=== WHAT THE EXERCISE ASKS ===
Reproduce the data in its entirety, exactly as supplied.

[Records from a spatial question set]

________

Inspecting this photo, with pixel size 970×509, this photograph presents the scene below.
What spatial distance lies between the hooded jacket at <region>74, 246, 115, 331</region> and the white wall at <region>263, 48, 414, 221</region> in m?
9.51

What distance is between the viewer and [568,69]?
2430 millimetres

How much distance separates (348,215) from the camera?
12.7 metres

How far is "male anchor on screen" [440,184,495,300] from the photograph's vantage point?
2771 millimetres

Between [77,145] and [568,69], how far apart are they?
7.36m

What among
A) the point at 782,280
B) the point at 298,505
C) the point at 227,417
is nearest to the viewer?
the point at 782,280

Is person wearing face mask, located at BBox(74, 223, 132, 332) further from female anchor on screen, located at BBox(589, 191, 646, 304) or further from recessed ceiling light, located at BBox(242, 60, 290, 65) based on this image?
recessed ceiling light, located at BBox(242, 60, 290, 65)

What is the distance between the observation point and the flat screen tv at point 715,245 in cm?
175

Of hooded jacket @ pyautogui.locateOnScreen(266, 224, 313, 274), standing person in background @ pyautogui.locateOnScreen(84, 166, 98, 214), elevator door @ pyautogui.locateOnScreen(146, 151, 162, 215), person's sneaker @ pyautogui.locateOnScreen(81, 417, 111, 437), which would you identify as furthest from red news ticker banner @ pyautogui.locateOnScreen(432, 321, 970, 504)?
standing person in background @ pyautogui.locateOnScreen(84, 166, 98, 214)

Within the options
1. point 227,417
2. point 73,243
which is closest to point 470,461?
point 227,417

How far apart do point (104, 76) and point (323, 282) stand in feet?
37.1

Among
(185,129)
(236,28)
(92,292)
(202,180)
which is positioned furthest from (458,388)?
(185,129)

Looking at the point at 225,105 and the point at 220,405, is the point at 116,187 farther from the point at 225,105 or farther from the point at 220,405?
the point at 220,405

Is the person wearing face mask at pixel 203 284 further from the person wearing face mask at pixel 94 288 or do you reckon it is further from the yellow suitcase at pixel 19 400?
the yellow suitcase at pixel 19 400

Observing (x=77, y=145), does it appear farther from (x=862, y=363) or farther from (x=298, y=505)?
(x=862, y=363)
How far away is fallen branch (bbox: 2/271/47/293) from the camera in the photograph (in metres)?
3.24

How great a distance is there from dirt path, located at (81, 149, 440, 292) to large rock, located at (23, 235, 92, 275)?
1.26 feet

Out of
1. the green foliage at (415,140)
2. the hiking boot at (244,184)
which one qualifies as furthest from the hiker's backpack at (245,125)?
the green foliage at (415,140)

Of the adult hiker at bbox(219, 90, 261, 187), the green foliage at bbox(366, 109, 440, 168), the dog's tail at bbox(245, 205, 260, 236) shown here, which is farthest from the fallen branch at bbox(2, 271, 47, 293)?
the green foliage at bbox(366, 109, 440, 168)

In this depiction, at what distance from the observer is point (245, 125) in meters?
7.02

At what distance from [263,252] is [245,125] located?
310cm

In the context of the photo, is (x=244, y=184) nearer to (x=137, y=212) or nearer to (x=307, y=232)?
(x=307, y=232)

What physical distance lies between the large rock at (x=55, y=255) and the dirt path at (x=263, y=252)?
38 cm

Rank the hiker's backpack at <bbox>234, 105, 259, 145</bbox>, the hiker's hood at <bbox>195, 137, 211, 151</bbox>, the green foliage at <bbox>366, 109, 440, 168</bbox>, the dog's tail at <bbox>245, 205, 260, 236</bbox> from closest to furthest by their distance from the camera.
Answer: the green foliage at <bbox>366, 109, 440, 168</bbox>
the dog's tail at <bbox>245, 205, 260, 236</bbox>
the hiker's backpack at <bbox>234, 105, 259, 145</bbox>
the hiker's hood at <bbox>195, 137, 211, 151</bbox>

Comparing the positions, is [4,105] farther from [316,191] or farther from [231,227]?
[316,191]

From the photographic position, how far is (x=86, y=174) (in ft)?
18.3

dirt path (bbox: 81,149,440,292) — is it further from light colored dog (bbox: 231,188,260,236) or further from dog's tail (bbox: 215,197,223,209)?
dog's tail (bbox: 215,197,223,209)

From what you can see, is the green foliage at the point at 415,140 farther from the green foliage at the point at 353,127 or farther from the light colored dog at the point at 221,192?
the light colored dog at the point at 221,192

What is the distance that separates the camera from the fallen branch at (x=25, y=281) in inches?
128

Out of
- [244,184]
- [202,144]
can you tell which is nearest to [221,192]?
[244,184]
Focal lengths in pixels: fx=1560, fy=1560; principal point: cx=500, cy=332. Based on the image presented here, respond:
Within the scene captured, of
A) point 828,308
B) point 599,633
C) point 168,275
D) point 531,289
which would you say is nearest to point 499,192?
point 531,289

________

=== ANSWER TO THE EXERCISE ===
Inspecting this photo, with pixel size 970×509, this photograph presents the scene below.
What spatial distance lies between the hooded jacket at <region>74, 246, 115, 331</region> and the white wall at <region>263, 48, 414, 221</region> in m?
9.51

What distance is between the viewer and [568,69]?
2430 millimetres

How much distance separates (348,215) from the camera?
12.7 metres

How far is "male anchor on screen" [440,184,495,300] from the photograph's vantage point?
2771 millimetres

Between [77,145] and [568,69], how far apart are they?
7.36m

What among
A) the point at 782,280
B) the point at 298,505
C) the point at 227,417
is nearest to the viewer?
the point at 782,280

Is person wearing face mask, located at BBox(74, 223, 132, 332) further from female anchor on screen, located at BBox(589, 191, 646, 304) or further from recessed ceiling light, located at BBox(242, 60, 290, 65) based on this image?
recessed ceiling light, located at BBox(242, 60, 290, 65)

What is the distance between the observation point and the flat screen tv at point 715,245 in cm?
175

Of hooded jacket @ pyautogui.locateOnScreen(266, 224, 313, 274), standing person in background @ pyautogui.locateOnScreen(84, 166, 98, 214), elevator door @ pyautogui.locateOnScreen(146, 151, 162, 215), person's sneaker @ pyautogui.locateOnScreen(81, 417, 111, 437), which would you identify as furthest from red news ticker banner @ pyautogui.locateOnScreen(432, 321, 970, 504)?
standing person in background @ pyautogui.locateOnScreen(84, 166, 98, 214)

Within the options
1. point 227,417
2. point 73,243
which is closest to point 470,461?
point 227,417

How far apart do point (104, 76) and point (323, 282) stand in feet?
37.1

Among
(185,129)
(236,28)
(92,292)
(202,180)
which is positioned furthest from (458,388)?
(185,129)

Looking at the point at 225,105 and the point at 220,405, is the point at 116,187 farther from the point at 225,105 or farther from the point at 220,405?
the point at 220,405

Is the person wearing face mask at pixel 203 284 further from the person wearing face mask at pixel 94 288 or do you reckon it is further from the yellow suitcase at pixel 19 400?
the yellow suitcase at pixel 19 400

Observing (x=77, y=145), does it appear farther from (x=862, y=363) or farther from (x=298, y=505)?
(x=862, y=363)
How far away is fallen branch (bbox: 2/271/47/293) from the camera in the photograph (in metres)?
3.24

How great a distance is there from dirt path, located at (81, 149, 440, 292) to large rock, located at (23, 235, 92, 275)?
1.26 feet

Out of
1. the green foliage at (415,140)
2. the hiking boot at (244,184)
which one qualifies as furthest from the hiker's backpack at (245,125)?
the green foliage at (415,140)

Of the adult hiker at bbox(219, 90, 261, 187), the green foliage at bbox(366, 109, 440, 168), the dog's tail at bbox(245, 205, 260, 236) shown here, which is farthest from the fallen branch at bbox(2, 271, 47, 293)?
the green foliage at bbox(366, 109, 440, 168)

In this depiction, at what distance from the observer is point (245, 125) in meters?
7.02

At what distance from [263,252] is [245,125] located?
310cm

In the context of the photo, is (x=244, y=184) nearer to (x=137, y=212) or nearer to (x=307, y=232)?
(x=307, y=232)

What physical distance lies between the large rock at (x=55, y=255) and the dirt path at (x=263, y=252)?
38 cm

Rank the hiker's backpack at <bbox>234, 105, 259, 145</bbox>, the hiker's hood at <bbox>195, 137, 211, 151</bbox>, the green foliage at <bbox>366, 109, 440, 168</bbox>, the dog's tail at <bbox>245, 205, 260, 236</bbox> from closest to furthest by their distance from the camera.
Answer: the green foliage at <bbox>366, 109, 440, 168</bbox>
the dog's tail at <bbox>245, 205, 260, 236</bbox>
the hiker's backpack at <bbox>234, 105, 259, 145</bbox>
the hiker's hood at <bbox>195, 137, 211, 151</bbox>

Comparing the positions, is [4,105] farther from [316,191] or farther from [231,227]?
[316,191]

From the photographic position, how far is (x=86, y=174) (in ft)?
18.3

dirt path (bbox: 81,149,440,292) — is it further from light colored dog (bbox: 231,188,260,236) or further from dog's tail (bbox: 215,197,223,209)?
dog's tail (bbox: 215,197,223,209)

From what you can see, is the green foliage at the point at 415,140 farther from the green foliage at the point at 353,127 or farther from the light colored dog at the point at 221,192?
the light colored dog at the point at 221,192

What is the distance that separates the camera from the fallen branch at (x=25, y=281) in inches?
128

Out of
- [244,184]
- [202,144]
can you tell which is nearest to [221,192]?
[244,184]
Focal lengths in pixels: fx=1560, fy=1560; principal point: cx=500, cy=332. Based on the image presented here, respond:
Within the scene captured, of
A) point 828,308
B) point 599,633
C) point 168,275
D) point 531,289
which would you say is nearest to point 499,192?
point 531,289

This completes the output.